Insentif juga menggiurkan para Manusia Buas!
Benar saja, setelah mendengar poin tambahan ini dari Lucas, mata semua Beastmen berbinar.
Inilah cara yang tepat untuk memotivasi Manusia Hewan untuk bertarung.
“Bertarung!”
“Bertarung!”
“Bertarung!”
Pada saat itu, para Manusia Buas merasa gembira.
Apa yang dilihat Kobold saat kembali membangkitkan semangatnya.
Namun, mengingat tugasnya, dia dengan cepat berjalan menghampiri Lucas, “Mereka telah mengirim seseorang untuk mengintai kita, dilengkapi dengan perlengkapan.”
Lucas mendengarkan, mengangguk, dan menatap beberapa Manusia Hewan, “Turner, Walt,… Aku ingat kalian berdua membeli Jubah Gaib?”
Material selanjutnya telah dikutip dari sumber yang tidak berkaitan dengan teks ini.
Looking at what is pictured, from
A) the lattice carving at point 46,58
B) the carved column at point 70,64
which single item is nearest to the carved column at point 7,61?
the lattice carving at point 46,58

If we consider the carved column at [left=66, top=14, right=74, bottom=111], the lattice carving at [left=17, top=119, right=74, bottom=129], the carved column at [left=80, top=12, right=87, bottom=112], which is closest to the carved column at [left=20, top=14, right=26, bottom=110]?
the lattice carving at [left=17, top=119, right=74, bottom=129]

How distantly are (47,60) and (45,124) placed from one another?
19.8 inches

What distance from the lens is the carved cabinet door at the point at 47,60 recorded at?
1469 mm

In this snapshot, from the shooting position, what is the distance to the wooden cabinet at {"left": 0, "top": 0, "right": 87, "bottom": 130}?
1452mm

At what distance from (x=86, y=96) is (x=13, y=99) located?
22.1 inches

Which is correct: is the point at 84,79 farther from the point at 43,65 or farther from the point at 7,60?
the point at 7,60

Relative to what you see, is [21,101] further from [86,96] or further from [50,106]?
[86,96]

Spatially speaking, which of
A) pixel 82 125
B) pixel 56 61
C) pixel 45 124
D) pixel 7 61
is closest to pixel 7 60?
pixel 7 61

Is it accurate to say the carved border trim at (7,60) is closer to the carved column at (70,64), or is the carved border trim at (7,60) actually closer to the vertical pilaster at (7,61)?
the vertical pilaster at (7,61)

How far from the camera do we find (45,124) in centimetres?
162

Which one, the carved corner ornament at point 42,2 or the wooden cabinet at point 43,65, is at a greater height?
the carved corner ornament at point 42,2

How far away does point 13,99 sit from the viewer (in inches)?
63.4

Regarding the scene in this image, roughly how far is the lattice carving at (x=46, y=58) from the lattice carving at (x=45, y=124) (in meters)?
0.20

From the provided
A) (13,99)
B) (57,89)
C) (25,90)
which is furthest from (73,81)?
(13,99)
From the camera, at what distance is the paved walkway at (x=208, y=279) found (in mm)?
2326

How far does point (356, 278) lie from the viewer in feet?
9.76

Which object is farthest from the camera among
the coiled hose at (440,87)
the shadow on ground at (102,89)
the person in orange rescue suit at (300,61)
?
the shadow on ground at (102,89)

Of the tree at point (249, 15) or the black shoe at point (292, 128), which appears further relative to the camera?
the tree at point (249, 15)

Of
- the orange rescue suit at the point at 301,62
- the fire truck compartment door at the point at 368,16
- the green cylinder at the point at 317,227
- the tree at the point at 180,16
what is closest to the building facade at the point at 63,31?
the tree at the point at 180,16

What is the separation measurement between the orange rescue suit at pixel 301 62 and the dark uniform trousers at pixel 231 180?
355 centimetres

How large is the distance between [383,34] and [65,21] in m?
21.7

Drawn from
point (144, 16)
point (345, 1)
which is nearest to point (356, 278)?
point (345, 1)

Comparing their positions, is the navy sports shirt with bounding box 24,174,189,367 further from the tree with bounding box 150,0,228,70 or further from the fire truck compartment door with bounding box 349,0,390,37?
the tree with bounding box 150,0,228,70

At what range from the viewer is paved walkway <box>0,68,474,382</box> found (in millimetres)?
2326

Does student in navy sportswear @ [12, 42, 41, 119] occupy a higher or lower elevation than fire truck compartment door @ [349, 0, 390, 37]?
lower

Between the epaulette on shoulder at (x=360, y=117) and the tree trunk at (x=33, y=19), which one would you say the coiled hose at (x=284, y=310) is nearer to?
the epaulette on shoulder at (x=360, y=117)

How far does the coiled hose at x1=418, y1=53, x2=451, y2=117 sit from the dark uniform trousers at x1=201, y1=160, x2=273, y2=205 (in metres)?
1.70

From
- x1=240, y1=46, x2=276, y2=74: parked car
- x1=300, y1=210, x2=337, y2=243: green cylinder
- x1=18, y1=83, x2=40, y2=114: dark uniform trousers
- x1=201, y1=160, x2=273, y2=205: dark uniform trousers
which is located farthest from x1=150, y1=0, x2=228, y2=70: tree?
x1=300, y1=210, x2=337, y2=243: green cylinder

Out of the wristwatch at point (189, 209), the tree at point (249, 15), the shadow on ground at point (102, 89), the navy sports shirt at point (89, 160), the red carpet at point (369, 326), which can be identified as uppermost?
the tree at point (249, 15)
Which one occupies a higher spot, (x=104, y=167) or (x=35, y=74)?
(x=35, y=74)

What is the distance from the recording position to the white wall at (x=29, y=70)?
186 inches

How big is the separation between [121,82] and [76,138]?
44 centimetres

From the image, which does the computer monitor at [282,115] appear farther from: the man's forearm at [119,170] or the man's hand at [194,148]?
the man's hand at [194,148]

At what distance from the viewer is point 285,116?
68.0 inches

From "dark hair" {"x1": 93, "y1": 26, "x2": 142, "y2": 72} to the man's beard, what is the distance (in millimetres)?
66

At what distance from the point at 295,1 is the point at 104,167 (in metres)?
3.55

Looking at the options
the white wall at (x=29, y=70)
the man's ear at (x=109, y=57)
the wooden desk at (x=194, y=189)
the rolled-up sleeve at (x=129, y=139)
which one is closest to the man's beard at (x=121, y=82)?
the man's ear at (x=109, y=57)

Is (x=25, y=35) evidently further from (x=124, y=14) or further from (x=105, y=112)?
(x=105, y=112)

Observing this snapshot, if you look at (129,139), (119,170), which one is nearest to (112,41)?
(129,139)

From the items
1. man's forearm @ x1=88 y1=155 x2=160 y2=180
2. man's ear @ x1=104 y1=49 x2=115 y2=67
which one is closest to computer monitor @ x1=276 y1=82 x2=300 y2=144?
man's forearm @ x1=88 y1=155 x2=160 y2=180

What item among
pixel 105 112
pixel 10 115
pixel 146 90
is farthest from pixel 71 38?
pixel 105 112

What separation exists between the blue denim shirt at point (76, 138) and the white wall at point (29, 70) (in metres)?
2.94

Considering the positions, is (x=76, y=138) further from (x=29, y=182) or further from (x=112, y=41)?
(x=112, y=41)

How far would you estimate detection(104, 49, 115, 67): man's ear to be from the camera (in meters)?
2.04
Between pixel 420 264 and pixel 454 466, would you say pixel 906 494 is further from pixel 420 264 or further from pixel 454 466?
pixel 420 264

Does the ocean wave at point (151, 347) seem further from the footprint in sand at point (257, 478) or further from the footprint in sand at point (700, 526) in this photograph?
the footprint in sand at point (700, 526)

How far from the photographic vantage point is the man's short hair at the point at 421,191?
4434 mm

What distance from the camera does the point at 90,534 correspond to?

“Ya.” Turner dan Walt dengan cepat mengangguk sebagai jawaban, mereka membelinya hanya untuk bersenang-senang dan kemudian sekelompok orang membelinya bersama-sama menggunakan diskon kelompok.
“Kalau begitu, kalian kenakan Jubah Gaib kalian dan berjaga-jagalah. Lihat apakah peralatan mereka dapat mendeteksi keberadaan kalian. Jika ya, segera mundur; jika tidak, tunggu sinyal dariku,” instruksi Lucas dengan cepat.
Harus diakui, manusia memiliki banyak peralatan.
Dulu mereka menganggapnya tidak berguna, tetapi sekarang tidak lagi.
Bagaimanapun juga, seperti yang dikatakan Li Xingteng dan yang lainnya, dengan cara apa pun, asalkan kau bisa menang.
“Ya,” jawab Turner dan Walt cepat, lalu bergegas bersama beberapa orang yang mengawasi dari dekat.
“Mari kita berpencar dan bersembunyi lebih jauh,” perintah Lucas segera.
Begitu kata-katanya selesai diucapkan, para Manusia Buas yang terlatih dengan baik, yang memimpin jalan, dengan cepat berpencar ke berbagai arah.
Tepat ketika Lucas dan timnya sudah siap, Bridges memasuki hutan dengan membawa peta.
Saat memasuki tempat itu, Bridges sangat gugup karena dia sangat menyadari kekuatan para Manusia Buas dan tentu saja tidak berani bertindak gegabah.
Begitu dia memahami situasinya, dia akan segera pergi, menunggu pasukan utama datang, lalu dia tidak perlu takut lagi!
Melihat jarak di antara mereka semakin menyempit, Turner, Walt, dan para Manusia Hewan lainnya yang mengenakan Jubah Gaib tak kuasa menahan napas karena penasaran.
Apakah mereka akan terdeteksi?
Saat mereka sedang berpikir, Bridges memasuki pengepungan mereka.
Melihat pemandangan ini, Turner, Walt, dan yang lainnya merasa sedikit lega.
Peta musuh, tidak efektif melawan Jubah Gaib!
Jadi, sekarang ini adalah pertandingan kandang mereka!